Haaretz gazetesinin Walla haber sitesinden aktardığına nazaran, Binyamin Netanyahu liderliğindeki Likud partisinin, çok sağcı ortağı Dini Siyonizm partisi ile yaptığı koalisyon mutabakatı kapsamında İstanbul Mukavelesi’ni imzalamamak için anlaştı.
Buna nazaran, büsbütün sağ partilerden oluşan koalisyon, vardıkları mutabakatta, “yeni hükümetin İsrail’in İstanbul Antlaşması’na iştirakini onaylamayacağını” açıkça belirtti.
Avrupa Kurulu, İsrail’in mukaveleye katılma başvurusunu nisanda onaylamış, fakat muahedenin imzalanmasına ait kabine oylaması sağcı muhalefetin itirazları nedeniyle tekraren ertelenmişti.
Göçmen aykırılığıyla bilinen İçişleri Bakanı Adalet Şaked de İsrail’de ikameti olmayan şiddet mağdurlarına ikamet verilmesi ve mağdurlara tazminat sağlanması dahil olmak üzere mutabakattaki birçok unsura ait kaygılarını lisana getirmişti.
Son yıllarda erken seçim ve koalisyon krizi sarmalına girilen İsrail’de 1 Kasım’da yapılan erken genel seçimde, eski başbakan ve muhalefet başkanı Binyamin Netanyahu’nun başını çektiği sağ bloktaki partiler, 120 sandalyeli Meclis’e 64 milletvekili göndererek açık bir zafer kazanmıştı.
29 Aralık’ta yemin ederek misyona başlaması beklenen yeni hükümetin, İsrail siyasi tarihindeki “en sağcı” hükümet olması bekleniyor.
Netanyahu’nun öncülüğündeki koalisyon, Ultra Ortodoks Yahudi partilerden Şas ve Birleşik Tevrat Yahudiliği ile çok sağcı, ırkçı ve şiddet yanlısı siyasetleriyle bilinen Dini Siyonizm ve Yahudi Gücü partilerinden oluşuyor.
İSTANBUL KONTRATI NEDİR?
Kadınlara Yönelik Şiddet ve Aile İçi Şiddetin Önlenmesi ve Bunlarla Gayrete ait Avrupa Kontratı, 11 Mayıs 2011’de İstanbul’da gerçekleşen Avrupa Kurulu Bakanlar Komitesi’nin 121’inci toplantısında kabul edilmişti. Bu nedenle de İstanbul Mukavelesi ismini almıştı.
Sözleşmede Türkiye de dahil 46 ülkenin imzası yer alıyordu. 32 ülke mukaveleyi yürürlüğe koyarken, 11 ülke ise imzası bulunmasına karşın mukaveleyi yürürlüğe koymadı.
Türkiye mukaveleyi yürürlüğe koyan birinci ülkeler ortasında yer almış, 24 Kasım 2011’de Meclis’teki tüm partilerin ortak oylarıyla kabul edilmişti. Daha sonra ise Türk aile yapısına ziyan verdiği, eşcinsel münasebetleri ve evlilikleri özendirdiği gerekçesiyle İstanbul Kontratı tartışmaların odak noktası olmuştu. Türkiye, 2021’in Mart ayında Resmi Gazete’de yayımlanan Cumhurbaşkanı kararıyla İstanbul Sözleşmesi’nden ayrılmıştı.

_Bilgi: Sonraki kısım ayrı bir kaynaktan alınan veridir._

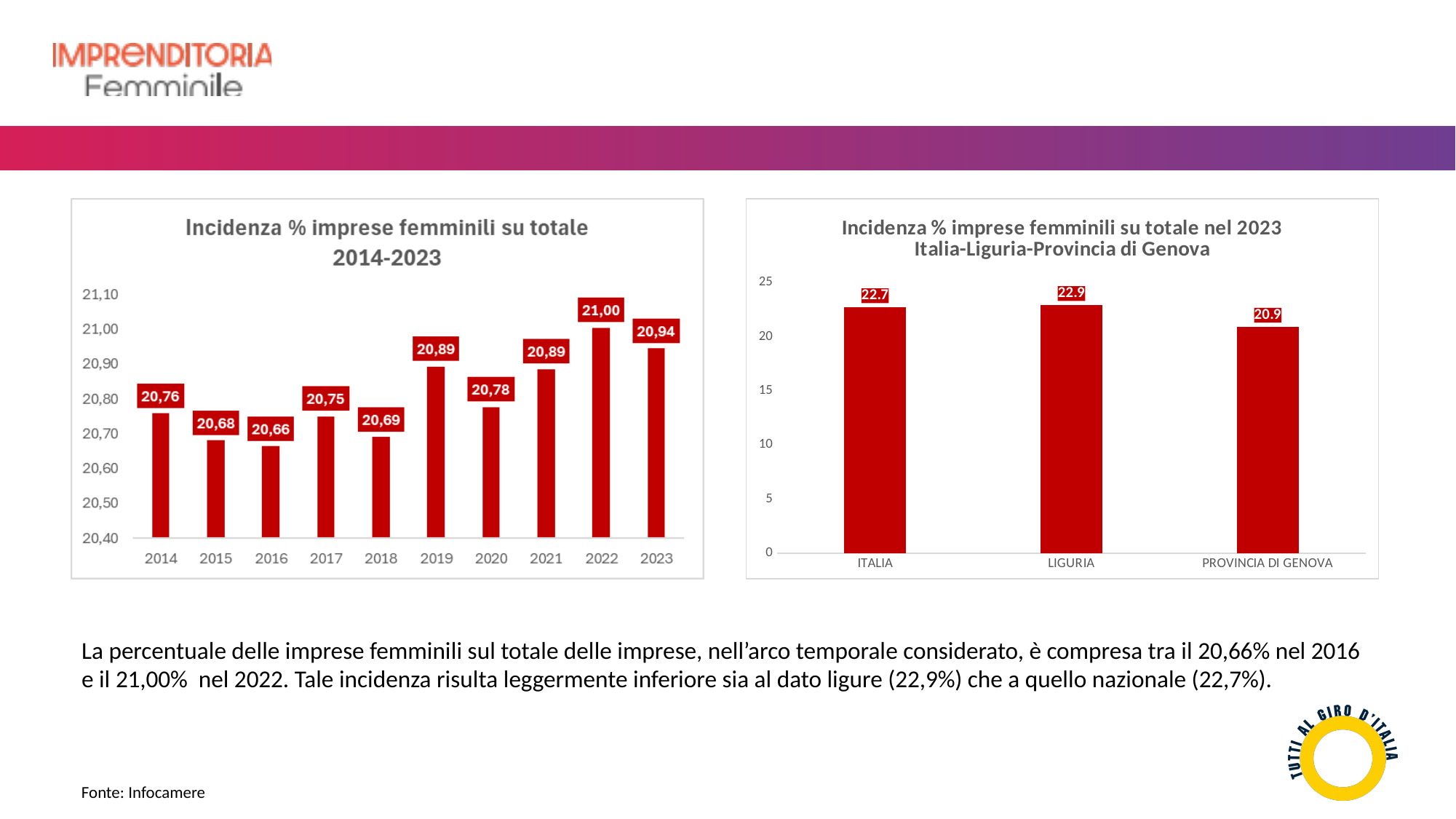
In the chart 'Incidenza % imprese femminili su totale nel 2023 Italia-Liguria-Provincia di Genova', what is the difference between the values for ITALIA and PROVINCIA DI GENOVA? 1.8 In the chart 'Incidenza % imprese femminili su totale 2014-2023', how many years are shown on the x axis? 10 In the chart 'Incidenza % imprese femminili su totale nel 2023 Italia-Liguria-Provincia di Genova', what is the value for LIGURIA? 22.9 In the chart 'Incidenza % imprese femminili su totale nel 2023 Italia-Liguria-Provincia di Genova', which category has the lowest value? PROVINCIA DI GENOVA What kind of chart is the chart on the right of the slide? Bar chart In the chart 'Incidenza % imprese femminili su totale 2014-2023', which is larger, the value for 2014 or the value for 2015? 2014 In the chart 'Incidenza % imprese femminili su totale 2014-2023', what is the value for 2016? 20,66 In the chart 'Incidenza % imprese femminili su totale nel 2023 Italia-Liguria-Provincia di Genova', how many categories are shown? 3 In the chart 'Incidenza % imprese femminili su totale 2014-2023', is the value for 2023 greater or less than 20,90? greater In the chart 'Incidenza % imprese femminili su totale 2014-2023', which year has the lowest value? 2016 In the chart 'Incidenza % imprese femminili su totale 2014-2023', what is the difference between the values for 2022 and 2016? 0,34 In the chart 'Incidenza % imprese femminili su totale 2014-2023', which year has the highest value? 2022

Sözleşme, bayana şiddete yönelik müdafaayı genişletirken, taraflardan bilhassa gençler ve erkekler olmak üzere, toplumun tüm bireylerinin her türlü şiddet olayının önlenmesine etkin bir biçimde katkıda bulunmasını teşvik etmeyi amaçlıyor.
İstanbul Sözleşmesi’nde bayana şiddet konusunda eğitimin müfredata dahil edilmesi, özel kesim ve medyanın teşvik edilmesi, tazminat, zorla evliliklerin feshi, ısrarlı takibin cezalandırılması, zorla evlendirme ve bayan sünneti yasağı, kelamda “namus” ismine işlenen cürümler dahil olmak üzere kabul edilemez münasebetlerle şiddet uygulanması başlıkları öne çıkıyor.
Başta bayan ve çocuklar olmak üzere şiddet mağdurlarına barınaklar sağlanması da kontratın gereklerinden biri.